Spike-and-Slab Generalized Additive Models and Scalable Algorithms for High-Dimensional Data

There are proposals that extend the classical generalized additive models (GAMs) to accommodate high-dimensional data ($p>>n$) using group sparse regularization. However, the sparse regularization may induce excess shrinkage when estimating smoothing functions, damaging predictive performance. Moreover, most of these GAMs consider an "all-in-all-out" approach for functional selection, rendering them difficult to answer if nonlinear effects are necessary. While some Bayesian models can address these shortcomings, using Markov chain Monte Carlo algorithms for model fitting creates a new challenge, scalability. Hence, we propose Bayesian hierarchical generalized additive models as a solution: we consider the smoothing penalty for proper shrinkage of curve interpolation and separation of smoothing function linear and nonlinear spaces.
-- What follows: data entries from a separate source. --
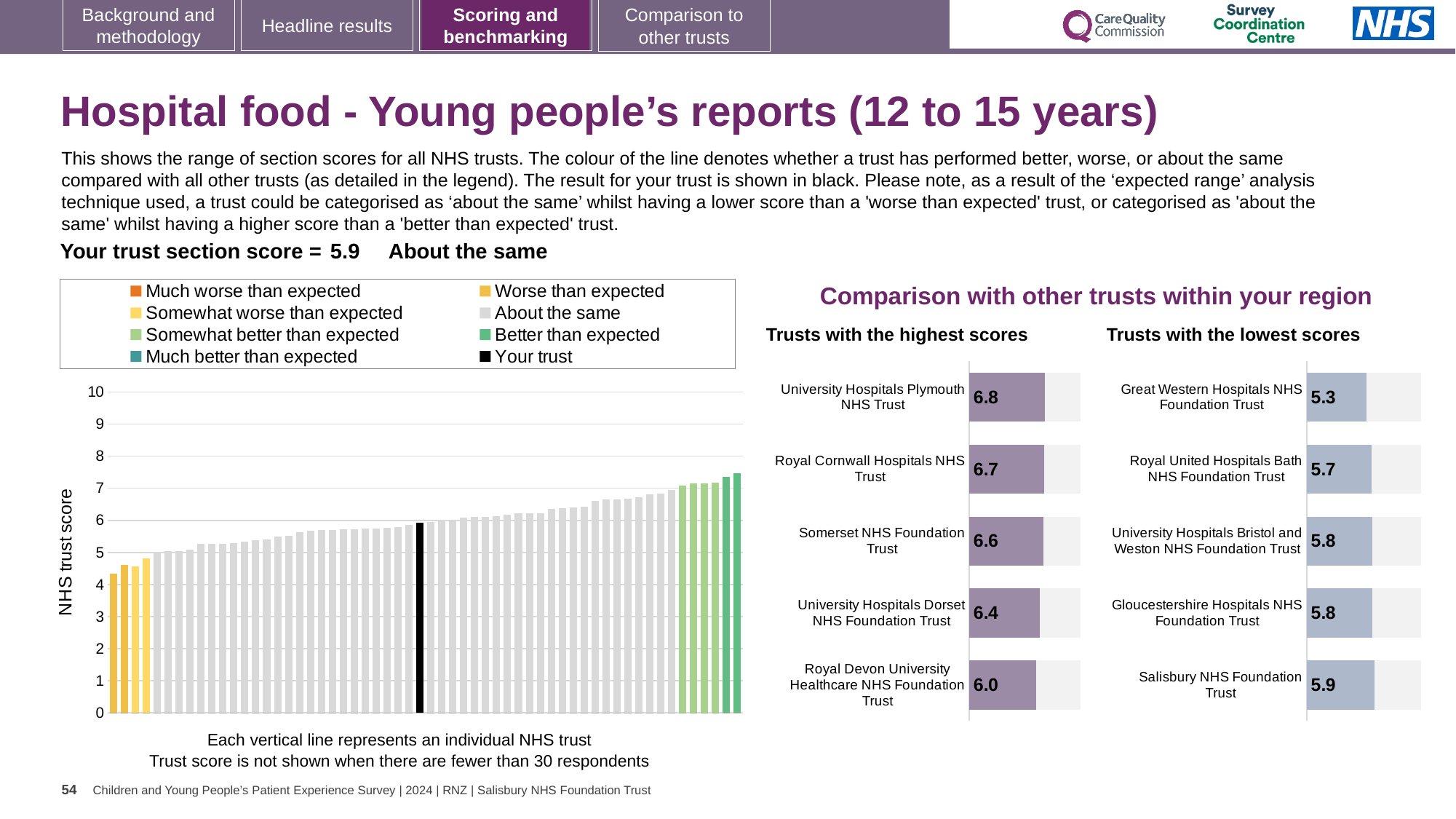
In the 'Trusts with the highest scores' chart, what is the score for University Hospitals Plymouth NHS Trust? 6.8 How many trusts are shown in the 'Trusts with the lowest scores' chart? 5 In the 'Trusts with the highest scores' chart, which trust has the lowest score? Royal Devon University Healthcare NHS Foundation Trust In the 'Trusts with the lowest scores' chart, which has the higher score: Royal United Hospitals Bath NHS Foundation Trust or Great Western Hospitals NHS Foundation Trust? Royal United Hospitals Bath NHS Foundation Trust In the 'Trusts with the highest scores' chart, what is the difference between the scores of University Hospitals Plymouth NHS Trust and Royal Devon University Healthcare NHS Foundation Trust? 0.8 In the 'Trusts with the lowest scores' chart, which trust has the lowest score? Great Western Hospitals NHS Foundation Trust In the 'Trusts with the highest scores' chart, what is the score for Somerset NHS Foundation Trust? 6.6 In the main 'NHS trust score' chart, is the value of the tallest bar greater or less than 7? greater In the 'Trusts with the lowest scores' chart, what is the score for Salisbury NHS Foundation Trust? 5.9 What kind of chart is the main chart on the left showing NHS trust scores? Bar chart In the 'Trusts with the lowest scores' chart, what is the score for Great Western Hospitals NHS Foundation Trust? 5.3 How many entries does the legend of the main 'NHS trust score' chart list? 8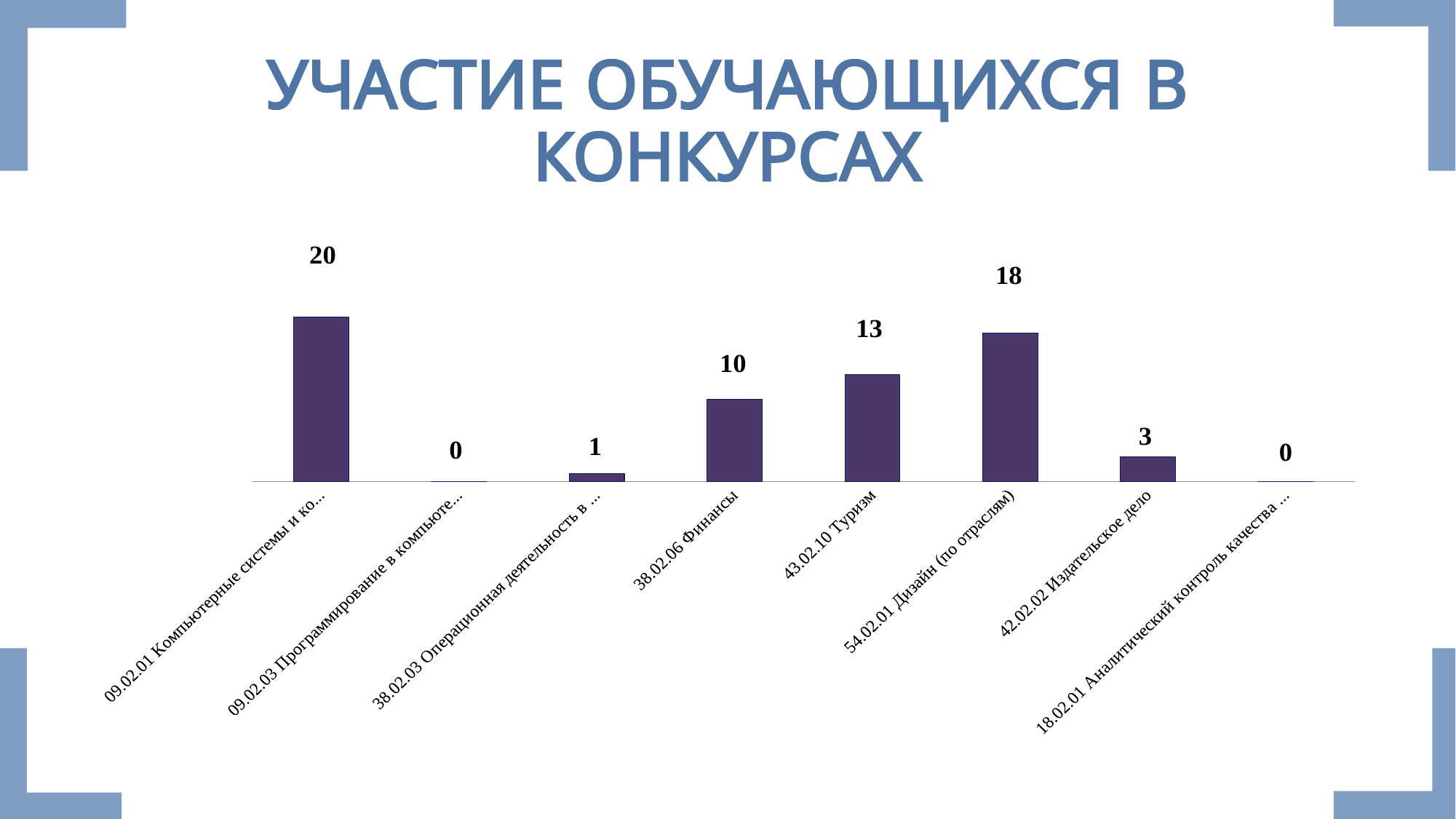
What is the difference between the values for 54.02.01 Дизайн (по отраслям) and 43.02.10 Туризм? 5 Which is larger, the value for 38.02.06 Финансы or the value for 42.02.02 Издательское дело? 38.02.06 Финансы What is the title of the slide containing the chart? УЧАСТИЕ ОБУЧАЮЩИХСЯ В КОНКУРСАХ How many categories have a value of 0? 2 Which category has the highest value? 09.02.01 Компьютерные системы и ко... What is the value for 42.02.02 Издательское дело? 3 How many categories are shown on the x axis? 8 What is the value for the category whose code is 09.02.01? 20 What is the value for 43.02.10 Туризм? 13 What is the value for 54.02.01 Дизайн (по отраслям)? 18 What is the value for 38.02.06 Финансы? 10 What type of chart is shown on the slide? bar chart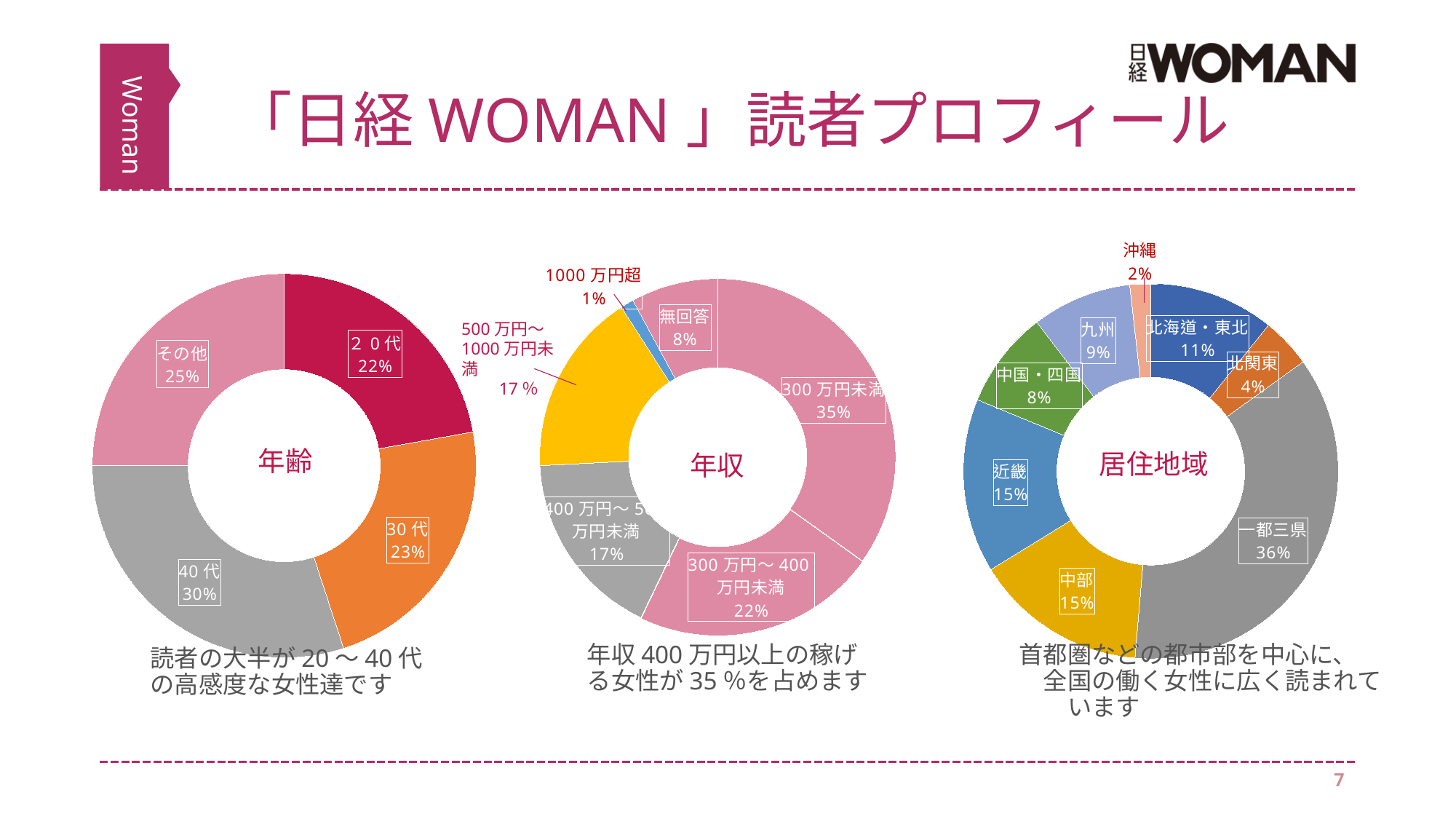
In the 年収 chart, what share is 300万円未満? 35% In the 年収 chart, which category has the smallest share? 1000万円超 In the 年齢 chart, which age group has the largest share? 40代 How many categories does the 年収 chart show? 6 In the 年収 chart, what share is 無回答? 8% In the 年齢 chart, what share of readers are 40代? 30% In the 年齢 chart, what is the difference between the 40代 share and the 20代 share? 8% What kind of chart is the 年齢 chart on the left? Donut (pie) chart In the 居住地域 chart, what share of readers live in 一都三県? 36% In the 年齢 chart, which category has the smallest share? 20代 In the 居住地域 chart, which is larger, 北海道・東北 or 九州? 北海道・東北 How many regions does the 居住地域 chart show? 8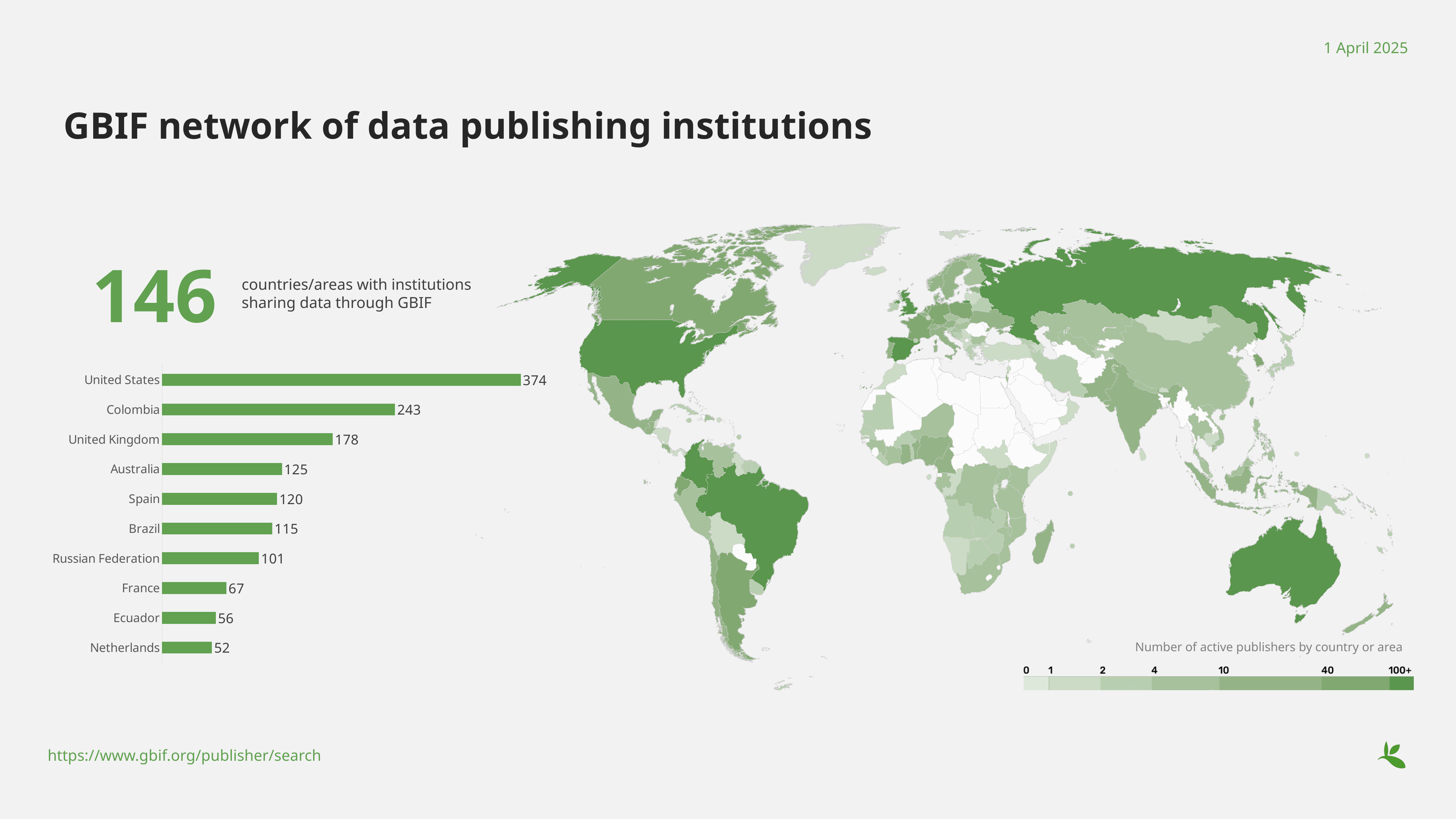
In the bar chart, which is larger, the value for the United Kingdom or the value for Brazil? United Kingdom In the bar chart, what is the value for Colombia? 243 In the bar chart, how many active publishers does the United States have? 374 In the bar chart, what is the value for France? 67 What kind of chart is shown on the left of the slide? Bar chart How many countries are shown in the bar chart? 10 In the bar chart, which country has the lowest value? Netherlands In the bar chart, what is the difference between the values for Australia and Spain? 5 In the bar chart, which country has the highest value? United States What is the highest value shown on the map's colour legend? 100+ In the bar chart, what is the value for the Russian Federation? 101 In the bar chart, what is the difference between the values for the United States and Colombia? 131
A novel spike-and-slab spline prior is proposed to select components of smoothing functions. Two scalable and deterministic algorithms, EM-Coordinate Descent and EM-Iterative Weighted Least Squares, are developed for different utilities. Simulation studies and metabolomics data analyses demonstrate improved predictive or computational performance against state-of-the-art models, mgcv, COSSO and sparse Bayesian GAM. The software implementation of the proposed models is freely available via an R package BHAM.